_DATA EXCERPTS_:
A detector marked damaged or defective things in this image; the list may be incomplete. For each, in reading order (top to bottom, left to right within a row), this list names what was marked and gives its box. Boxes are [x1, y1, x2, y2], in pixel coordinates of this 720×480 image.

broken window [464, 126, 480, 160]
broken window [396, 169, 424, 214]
* * *
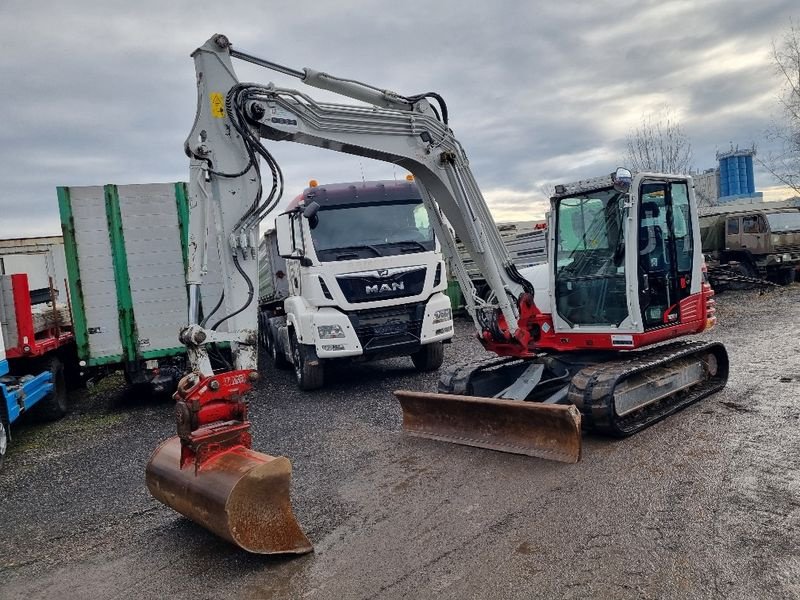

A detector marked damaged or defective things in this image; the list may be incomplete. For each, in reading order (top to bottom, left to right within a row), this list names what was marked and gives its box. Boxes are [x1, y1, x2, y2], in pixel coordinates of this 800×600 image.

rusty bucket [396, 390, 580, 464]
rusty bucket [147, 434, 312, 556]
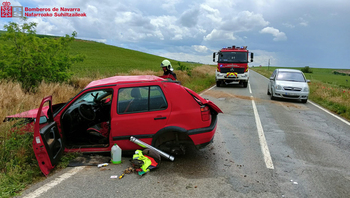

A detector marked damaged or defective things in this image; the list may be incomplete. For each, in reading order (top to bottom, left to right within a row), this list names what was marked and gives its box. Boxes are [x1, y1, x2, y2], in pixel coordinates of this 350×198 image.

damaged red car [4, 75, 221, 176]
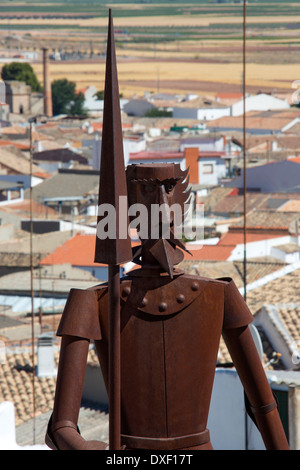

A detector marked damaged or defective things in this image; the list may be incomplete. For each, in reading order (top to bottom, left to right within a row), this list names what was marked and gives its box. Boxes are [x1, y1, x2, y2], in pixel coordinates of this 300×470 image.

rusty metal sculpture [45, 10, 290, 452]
...
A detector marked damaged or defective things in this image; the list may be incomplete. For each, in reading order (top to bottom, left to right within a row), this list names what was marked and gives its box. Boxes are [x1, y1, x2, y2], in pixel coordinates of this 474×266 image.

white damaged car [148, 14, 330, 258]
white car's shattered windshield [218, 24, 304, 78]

_PROBLEM TO SOLVE_: Copy the items above, from the line with "this 800×600 image." to the line with "rusty metal sculpture [45, 10, 290, 452]", both lines included. Leave the pictures out.

_FULL OUTPUT_:
A detector marked damaged or defective things in this image; the list may be incomplete. For each, in reading order (top to bottom, left to right within a row), this list names what was marked and gives its box. Boxes are [x1, y1, x2, y2], in pixel coordinates of this 800×600 image.

rusty bucket [396, 390, 580, 464]
rusty bucket [147, 434, 312, 556]

A detector marked damaged or defective things in this image; the list may be incomplete. For each, in reading order (top to bottom, left to right within a row), this list names what was marked and gives its box. Boxes are [x1, y1, x2, y2], in pixel coordinates of this 350×198 image.

damaged red car [4, 75, 221, 176]

A detector marked damaged or defective things in this image; the list may be incomplete. For each, in reading order (top to bottom, left to right within a row), this list names what was marked and gives its box. Boxes are [x1, y1, x2, y2], in pixel coordinates of this 300×470 image.

rusty metal sculpture [45, 10, 290, 452]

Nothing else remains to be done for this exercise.